The Court is satisfied that the substantial ground for difference of opinion requirement is met as to both the Bankruptcy Court's (i) application of 28 U.S.C. § 1412, and (ii) refusal to apply mandatory abstention. First, as set forth above, the Florida Bankruptcy Court's decision to transfer the Defect Lawsuit to Texas Bankruptcy Court is subject to substantial difference of opinion. See supra Subsection II.B.1 discussion; see also Multibank, 594 B.R. at 622-23 (recognizing split of authority as to whether § 1412 permits a bankruptcy court to transfer a proceeding "over which the court has jurisdiction under section 1334").
Second, the Second Transfer Order's analysis and conclusion with respect to mandatory abstention is subject to substantial difference of opinion. The bankruptcy judge found that mandatory abstention did not apply because the Defect Lawsuit is a "core" bankruptcy proceeding. (Doc. 57-1, pp. 3-4). Conversely, Plaintiffs have cited caselaw deeming state law construction defect claims—similar to those brought in the Defect Lawsuit—non-core proceedings. See, e.g., In re Artecity Mgmt., No. 10-31406-BKC-AJC, 2010 WL 4340110, at *2-3 (Bankr. S.D. Fla. Oct. 25, 2010) ("The claims in the State Court Action are garden variety state law claims relating to a pre-petition construction dispute.").
Resolution of a controlling question of law materially advances the ultimate termination of litigation where it "would serve to avoid a trial or otherwise substantially shorten the litigation." McFarlin, 381 F.3d at 1259. The Court finds that an interlocutory appeal of the transfer and mandatory abstention issues would materially advance the litigation by substantially shortening it. These two issues are susceptible to straightforward, fact-light review that will not be unduly burdensome.
Plaintiffs move for a stay pending appeal of the Second Transfer Order. (Doc. 64). UOB opposes, incorporating arguments advanced in its Response in Opposition of Plaintiffs' Motion for Leave to Appeal. (Doc. 65).

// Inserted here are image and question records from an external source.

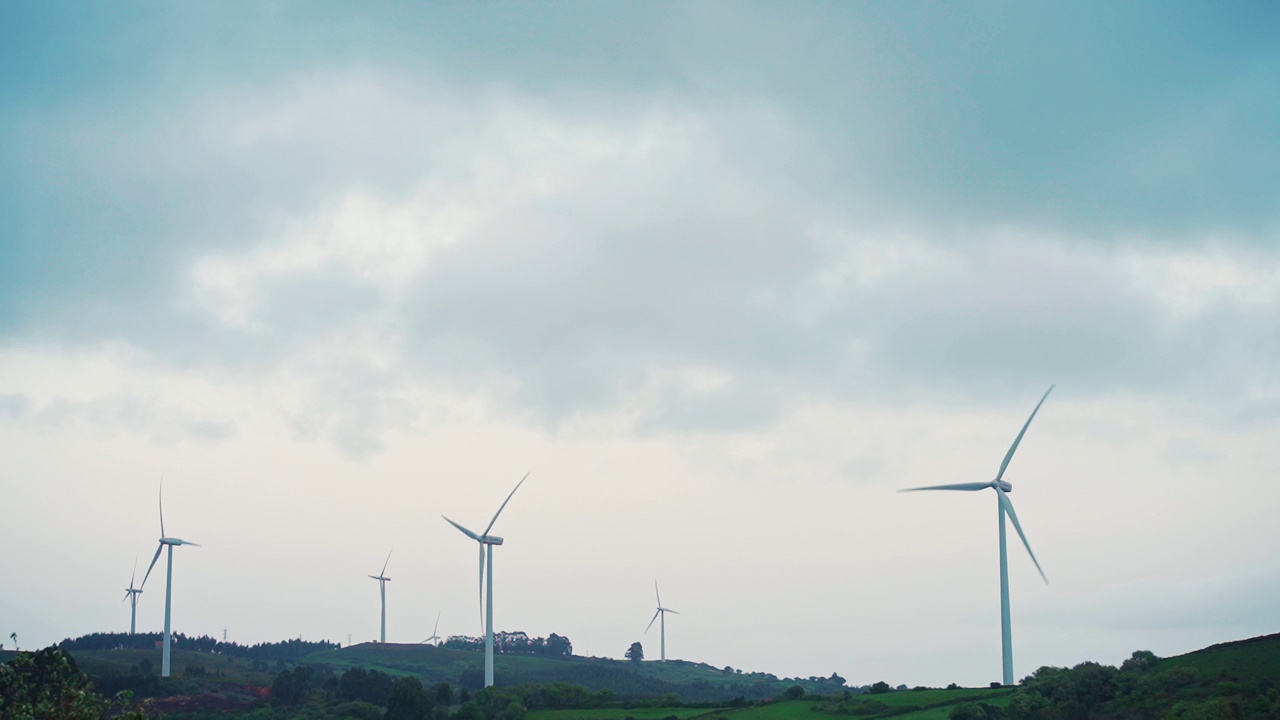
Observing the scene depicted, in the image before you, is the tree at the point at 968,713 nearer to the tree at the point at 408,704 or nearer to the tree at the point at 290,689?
the tree at the point at 408,704

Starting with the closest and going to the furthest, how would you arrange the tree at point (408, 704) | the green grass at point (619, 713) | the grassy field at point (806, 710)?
the grassy field at point (806, 710)
the green grass at point (619, 713)
the tree at point (408, 704)

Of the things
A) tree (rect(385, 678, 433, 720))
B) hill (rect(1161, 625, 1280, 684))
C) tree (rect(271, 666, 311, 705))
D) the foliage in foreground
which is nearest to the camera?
the foliage in foreground

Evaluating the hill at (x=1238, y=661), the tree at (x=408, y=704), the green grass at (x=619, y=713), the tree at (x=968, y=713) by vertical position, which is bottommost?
the green grass at (x=619, y=713)

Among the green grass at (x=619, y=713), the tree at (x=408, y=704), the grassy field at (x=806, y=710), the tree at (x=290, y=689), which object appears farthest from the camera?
the tree at (x=290, y=689)

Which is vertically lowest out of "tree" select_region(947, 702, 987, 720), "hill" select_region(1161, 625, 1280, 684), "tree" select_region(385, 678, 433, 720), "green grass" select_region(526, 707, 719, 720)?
"green grass" select_region(526, 707, 719, 720)

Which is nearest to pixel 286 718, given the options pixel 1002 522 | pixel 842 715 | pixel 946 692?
pixel 842 715

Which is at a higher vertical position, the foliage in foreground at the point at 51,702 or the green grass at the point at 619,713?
the foliage in foreground at the point at 51,702

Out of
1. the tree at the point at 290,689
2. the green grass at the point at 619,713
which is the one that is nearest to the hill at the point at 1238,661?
the green grass at the point at 619,713

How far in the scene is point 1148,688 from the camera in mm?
102938

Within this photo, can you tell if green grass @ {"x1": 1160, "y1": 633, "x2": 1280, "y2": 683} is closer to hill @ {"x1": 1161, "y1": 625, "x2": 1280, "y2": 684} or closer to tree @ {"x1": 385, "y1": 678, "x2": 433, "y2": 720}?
hill @ {"x1": 1161, "y1": 625, "x2": 1280, "y2": 684}

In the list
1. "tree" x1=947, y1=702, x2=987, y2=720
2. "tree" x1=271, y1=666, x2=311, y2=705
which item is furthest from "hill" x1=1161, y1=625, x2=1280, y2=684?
"tree" x1=271, y1=666, x2=311, y2=705

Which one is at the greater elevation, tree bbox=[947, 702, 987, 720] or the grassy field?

The Charter Co., 72 B.R. 70, 71-72 (M.D. Fla. 1987). As the above discussion makes clear, Plaintiffs are likely to prevail on the merits of this appeal, at least with respect to the 28 U.S.C. § 1412 transfer challenge. See supra Section II.B discussion. Absent a stay, Plaintiffs would suffer irreparable injury by being forced to litigate in a distant court that apparently lacks jurisdiction. Finally, Defendants would not be harmed by a stay, and a stay would serve the public interest by preserving judicial economy and ensuring the orderly progression of this litigation.